Forum:

Beginning Java

How to pull data from a very large file

Greenhorn

Posts: 15

posted 7 years ago

Number of slices to send:

Optional 'thank-you' note:

Send

This thread has been very helpful to try to solve a similar problem I am doing in a research however in my case the file is really huge (around 16gb) and need to carve out data between a particular header and footer. Also these headers and footers can repeat more than once in such a file and ever time the content in between (including the headers and footers themselves) need to be saved into a new file. So at the end the result could end up with some hundred small files. I am working with data dumps which I already converted into hex format. Each line has 16 hex values each separated by a space. To add more complexity the worst case scenario is when part of the header or footer is split up over two lines.

Any tips on how best to approach this would really appreciated

thanks

Winston Gutkowski

Bartender

Posts: 10780

I like...

posted 7 years ago

Number of slices to send:

Optional 'thank-you' note:

Send

Alvin Cardona wrote:Any tips on how best to approach this would really appreciated

Well, firstly, you need to understand EXACTLY how the file and all it's "headers" are formatted, so you can write a procedure to find the data you need in ANY situation, and also know when it ends.

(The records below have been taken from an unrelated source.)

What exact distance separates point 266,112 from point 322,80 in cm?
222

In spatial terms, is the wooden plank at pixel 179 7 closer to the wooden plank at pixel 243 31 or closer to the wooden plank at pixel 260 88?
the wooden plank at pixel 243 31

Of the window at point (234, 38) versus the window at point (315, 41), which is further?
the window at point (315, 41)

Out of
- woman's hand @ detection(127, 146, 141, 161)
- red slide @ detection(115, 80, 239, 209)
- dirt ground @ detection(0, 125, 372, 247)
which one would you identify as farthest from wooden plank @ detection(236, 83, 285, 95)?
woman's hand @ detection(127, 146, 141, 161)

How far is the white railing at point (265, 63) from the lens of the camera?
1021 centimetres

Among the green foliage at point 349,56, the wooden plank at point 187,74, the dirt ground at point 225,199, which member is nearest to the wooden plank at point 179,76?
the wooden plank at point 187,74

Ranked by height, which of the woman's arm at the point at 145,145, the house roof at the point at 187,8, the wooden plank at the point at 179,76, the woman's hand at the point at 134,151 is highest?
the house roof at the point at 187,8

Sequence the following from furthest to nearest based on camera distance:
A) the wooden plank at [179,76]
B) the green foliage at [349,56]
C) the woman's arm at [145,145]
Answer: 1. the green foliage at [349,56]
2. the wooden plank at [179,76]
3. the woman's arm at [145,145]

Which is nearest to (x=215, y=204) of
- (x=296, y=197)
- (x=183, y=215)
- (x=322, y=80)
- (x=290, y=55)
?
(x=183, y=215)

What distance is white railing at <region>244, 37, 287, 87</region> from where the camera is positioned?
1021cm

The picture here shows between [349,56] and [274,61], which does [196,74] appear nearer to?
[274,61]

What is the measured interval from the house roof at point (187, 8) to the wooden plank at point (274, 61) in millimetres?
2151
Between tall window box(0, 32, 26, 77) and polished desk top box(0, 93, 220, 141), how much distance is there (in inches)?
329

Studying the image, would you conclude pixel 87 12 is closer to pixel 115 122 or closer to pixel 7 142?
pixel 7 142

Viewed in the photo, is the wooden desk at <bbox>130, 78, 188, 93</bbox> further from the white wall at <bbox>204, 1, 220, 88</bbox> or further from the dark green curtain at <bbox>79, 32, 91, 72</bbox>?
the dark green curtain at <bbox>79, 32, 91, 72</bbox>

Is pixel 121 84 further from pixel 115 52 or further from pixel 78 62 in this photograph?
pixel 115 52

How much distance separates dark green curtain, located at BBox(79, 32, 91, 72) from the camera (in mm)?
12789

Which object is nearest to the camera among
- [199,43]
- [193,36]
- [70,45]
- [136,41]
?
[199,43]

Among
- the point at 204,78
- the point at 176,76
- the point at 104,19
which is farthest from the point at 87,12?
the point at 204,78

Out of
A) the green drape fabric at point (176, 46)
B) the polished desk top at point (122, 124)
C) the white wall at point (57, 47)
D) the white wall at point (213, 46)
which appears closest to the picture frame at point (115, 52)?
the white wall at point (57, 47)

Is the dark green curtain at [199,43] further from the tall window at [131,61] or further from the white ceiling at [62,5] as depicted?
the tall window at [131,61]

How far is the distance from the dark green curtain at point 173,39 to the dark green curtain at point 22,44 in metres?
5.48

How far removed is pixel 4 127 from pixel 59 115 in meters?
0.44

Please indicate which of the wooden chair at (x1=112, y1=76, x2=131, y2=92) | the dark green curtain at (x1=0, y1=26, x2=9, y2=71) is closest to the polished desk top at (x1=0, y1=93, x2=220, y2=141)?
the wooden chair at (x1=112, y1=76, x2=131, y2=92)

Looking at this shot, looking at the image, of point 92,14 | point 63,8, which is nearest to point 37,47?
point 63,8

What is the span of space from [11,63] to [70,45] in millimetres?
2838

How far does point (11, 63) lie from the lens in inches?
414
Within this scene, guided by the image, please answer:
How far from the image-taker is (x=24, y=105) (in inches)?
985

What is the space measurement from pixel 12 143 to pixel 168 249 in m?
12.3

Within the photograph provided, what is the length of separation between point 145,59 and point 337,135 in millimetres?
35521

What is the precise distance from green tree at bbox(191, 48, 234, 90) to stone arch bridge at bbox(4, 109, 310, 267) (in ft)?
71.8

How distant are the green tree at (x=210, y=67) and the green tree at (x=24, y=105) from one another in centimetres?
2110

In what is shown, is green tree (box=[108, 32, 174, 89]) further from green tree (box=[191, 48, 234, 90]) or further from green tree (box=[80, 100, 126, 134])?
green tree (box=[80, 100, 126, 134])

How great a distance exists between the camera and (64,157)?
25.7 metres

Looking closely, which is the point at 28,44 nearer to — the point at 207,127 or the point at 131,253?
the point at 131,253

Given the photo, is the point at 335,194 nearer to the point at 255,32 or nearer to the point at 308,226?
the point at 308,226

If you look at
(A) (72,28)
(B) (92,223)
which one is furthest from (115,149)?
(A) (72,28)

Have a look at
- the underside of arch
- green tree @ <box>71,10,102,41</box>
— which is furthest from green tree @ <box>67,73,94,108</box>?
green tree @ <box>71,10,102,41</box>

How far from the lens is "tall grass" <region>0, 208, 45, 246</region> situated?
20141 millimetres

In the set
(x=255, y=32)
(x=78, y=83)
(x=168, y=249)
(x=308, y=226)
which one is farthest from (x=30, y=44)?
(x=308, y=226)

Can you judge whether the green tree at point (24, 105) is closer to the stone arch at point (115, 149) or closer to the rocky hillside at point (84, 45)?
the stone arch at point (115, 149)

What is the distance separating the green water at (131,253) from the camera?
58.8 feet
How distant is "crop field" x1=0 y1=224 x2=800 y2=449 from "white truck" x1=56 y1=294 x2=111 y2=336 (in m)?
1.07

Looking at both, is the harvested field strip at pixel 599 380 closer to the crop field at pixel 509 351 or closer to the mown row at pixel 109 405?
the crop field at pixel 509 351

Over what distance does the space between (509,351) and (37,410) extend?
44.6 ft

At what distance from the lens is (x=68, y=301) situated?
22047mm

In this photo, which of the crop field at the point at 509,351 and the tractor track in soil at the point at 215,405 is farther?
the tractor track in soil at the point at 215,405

Case in point: Why would a header be split over two lines? It seems an unnecessary complication to me, but it may be beyond your control.
And if it is split, what tells you that it is? Many text file formats include a "continuation" marker (usually a backslash (\) or a tilde (~)) placed at the last character on a line to indicate that it continues on the next record.

Also: Why are your values in hex? Small, memory-constrained devices sometimes do this to save space, but there are other alternatives; such as outputting the data in human-readable ascii form and then ploughing it through a compression pipe (ascii text usually compresses extremely well). In Unix, you could do this with compress and zcat, and I suspect compression might be even better than outputting "raw" data.

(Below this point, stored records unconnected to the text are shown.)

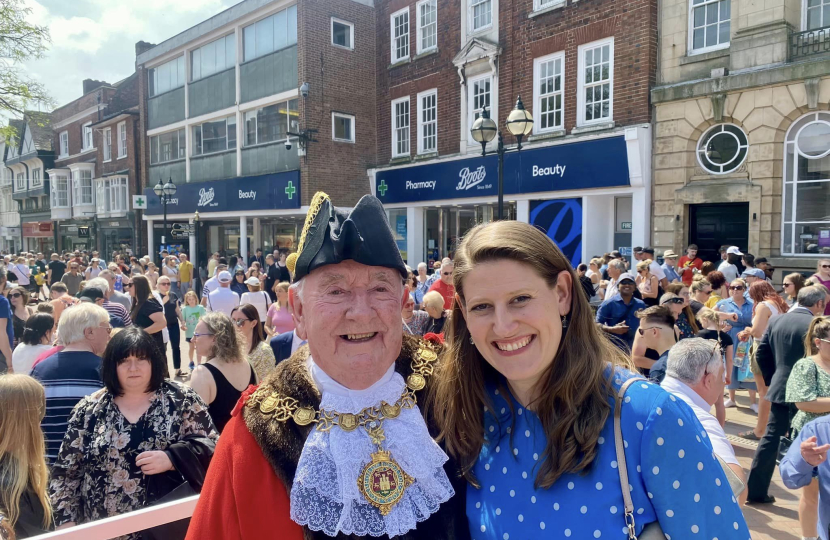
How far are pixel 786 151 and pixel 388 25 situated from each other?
12582 millimetres

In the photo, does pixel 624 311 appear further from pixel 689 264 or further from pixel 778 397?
pixel 689 264

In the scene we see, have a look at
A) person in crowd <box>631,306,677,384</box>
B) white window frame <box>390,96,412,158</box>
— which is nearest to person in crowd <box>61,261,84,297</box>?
white window frame <box>390,96,412,158</box>

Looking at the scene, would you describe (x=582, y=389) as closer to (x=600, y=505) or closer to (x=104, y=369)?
(x=600, y=505)

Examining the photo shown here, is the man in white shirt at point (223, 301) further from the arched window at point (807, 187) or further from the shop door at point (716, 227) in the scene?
the arched window at point (807, 187)

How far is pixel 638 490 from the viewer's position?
150cm

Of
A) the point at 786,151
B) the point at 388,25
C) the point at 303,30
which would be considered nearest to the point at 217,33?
the point at 303,30

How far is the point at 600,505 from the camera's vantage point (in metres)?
1.51

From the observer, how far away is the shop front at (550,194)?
12.0 metres

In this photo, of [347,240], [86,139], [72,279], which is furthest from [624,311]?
[86,139]

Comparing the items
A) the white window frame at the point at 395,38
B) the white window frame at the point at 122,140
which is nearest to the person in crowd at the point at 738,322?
the white window frame at the point at 395,38

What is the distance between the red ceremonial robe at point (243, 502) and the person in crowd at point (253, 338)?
352 centimetres

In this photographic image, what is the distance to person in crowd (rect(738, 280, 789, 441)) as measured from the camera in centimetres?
558

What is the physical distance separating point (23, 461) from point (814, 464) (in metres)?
4.07

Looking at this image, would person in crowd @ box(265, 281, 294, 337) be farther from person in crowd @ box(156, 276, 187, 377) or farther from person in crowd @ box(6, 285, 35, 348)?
person in crowd @ box(6, 285, 35, 348)
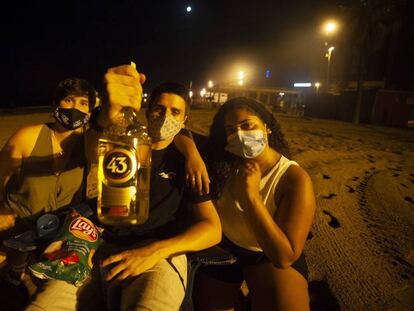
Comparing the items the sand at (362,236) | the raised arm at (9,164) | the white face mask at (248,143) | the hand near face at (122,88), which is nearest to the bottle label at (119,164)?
the hand near face at (122,88)

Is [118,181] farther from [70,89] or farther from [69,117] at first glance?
[70,89]

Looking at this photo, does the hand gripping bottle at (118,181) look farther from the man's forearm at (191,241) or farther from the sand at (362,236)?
the sand at (362,236)

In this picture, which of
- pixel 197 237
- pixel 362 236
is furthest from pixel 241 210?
pixel 362 236

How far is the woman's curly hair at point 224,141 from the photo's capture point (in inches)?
93.9

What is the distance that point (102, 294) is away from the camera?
1.91 metres

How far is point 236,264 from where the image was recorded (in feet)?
7.69

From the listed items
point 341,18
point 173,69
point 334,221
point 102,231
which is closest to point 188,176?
point 102,231

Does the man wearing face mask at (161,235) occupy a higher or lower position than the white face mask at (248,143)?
lower

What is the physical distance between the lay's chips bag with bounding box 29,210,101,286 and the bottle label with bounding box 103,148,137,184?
1.48ft

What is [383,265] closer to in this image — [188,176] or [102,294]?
[188,176]

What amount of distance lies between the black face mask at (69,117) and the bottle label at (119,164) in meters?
1.21

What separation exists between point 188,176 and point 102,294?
3.22ft

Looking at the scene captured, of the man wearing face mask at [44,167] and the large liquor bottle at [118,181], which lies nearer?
the large liquor bottle at [118,181]

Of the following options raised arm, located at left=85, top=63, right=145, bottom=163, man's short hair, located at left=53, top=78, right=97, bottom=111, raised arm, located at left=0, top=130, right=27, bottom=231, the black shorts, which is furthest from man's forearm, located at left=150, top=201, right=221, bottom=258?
man's short hair, located at left=53, top=78, right=97, bottom=111
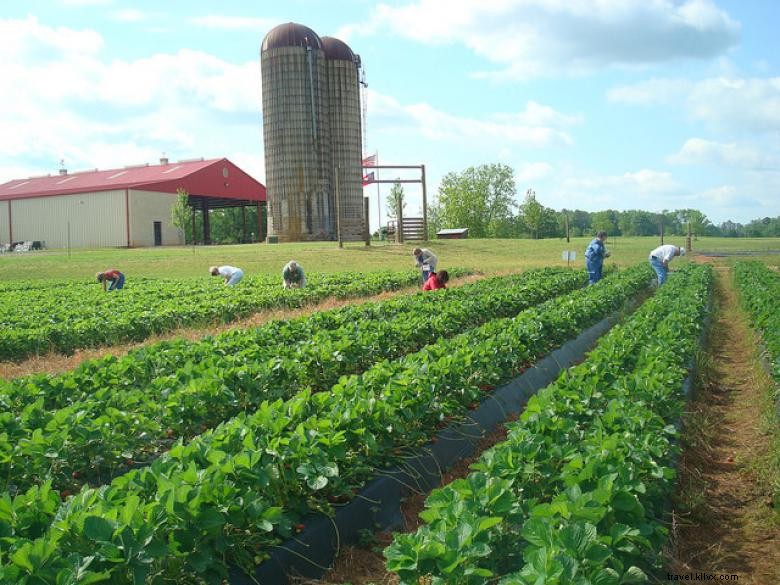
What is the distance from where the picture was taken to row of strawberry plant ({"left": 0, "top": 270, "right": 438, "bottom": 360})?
35.3 feet

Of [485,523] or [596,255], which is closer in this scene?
[485,523]

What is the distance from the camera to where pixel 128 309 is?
13.5 meters

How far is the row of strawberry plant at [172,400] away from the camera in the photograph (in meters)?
4.50

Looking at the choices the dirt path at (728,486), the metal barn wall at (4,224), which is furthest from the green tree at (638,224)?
the dirt path at (728,486)

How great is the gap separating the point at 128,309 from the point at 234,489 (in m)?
10.9

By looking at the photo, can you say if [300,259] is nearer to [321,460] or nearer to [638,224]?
[321,460]

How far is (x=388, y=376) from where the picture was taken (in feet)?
19.7

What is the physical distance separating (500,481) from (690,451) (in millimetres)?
3108

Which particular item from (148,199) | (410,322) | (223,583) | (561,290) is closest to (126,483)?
(223,583)

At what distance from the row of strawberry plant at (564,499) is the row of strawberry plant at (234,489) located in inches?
32.1

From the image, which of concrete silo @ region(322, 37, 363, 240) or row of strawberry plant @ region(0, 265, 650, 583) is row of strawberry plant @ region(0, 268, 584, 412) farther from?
concrete silo @ region(322, 37, 363, 240)

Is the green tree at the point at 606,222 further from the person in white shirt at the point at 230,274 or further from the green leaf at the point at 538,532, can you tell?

And finally: Why is the file so huge? Repeatedly pulling a few hundred lines out of a 16 gig "serial lump" is basically about as slow as you could possibly make things, so it might be worth re-thinking your approach.
For example: What about a database? This sort of stuff is precisely what they're designed for.

No answers, I'm afraid. Only questions...

HIH

Winston

"Leadership is nature's way of removing morons from the productive flow" - Dogbert
Articles by Winston can be found here

Alvin Cardona

Greenhorn

Posts: 15

posted 7 years ago

Number of slices to send:

Optional 'thank-you' note:

Send

Hi Winston,

thanks for the feedback first of all. Here are some answers for the questions:

1. The header or footer may be split up on different lines as a file can be residing anywhere, so am considering this extreme case scenario. Imagine saving an image or any file on your portable device, you have no control where it will be saved.
2. Am using HEX as need to scan the file using particular signatures which are known in HEX. (yet could work on a simple text file with just letters so as to try and simplify the situation).
3. The file is huge as it is related to smartphones and a complete image of the device's memory is being done (a complete memory dump). Considering a basic model nowadays it start from 8GB. If the device is completely cut off intentionally (no means to connect to it) unless it is read directly by means of a hardware interface, the contents cannot be retrieved. I built up a small file (the size of a floppy) so as to test upon. I know the real thing IF I manage to get it working is going to take ages unless I focus on the user data area only.

Thanks once again

Carey Brown

Saloon Keeper

Posts: 10732

I like...

posted 7 years ago

Number of slices to send:

Optional 'thank-you' note:

Send

Winston has some very good points. Do you have any control over the format of this file?
I ran into a similar project a couple of years ago where I had to analyze a log file about the same size as you are mentioning.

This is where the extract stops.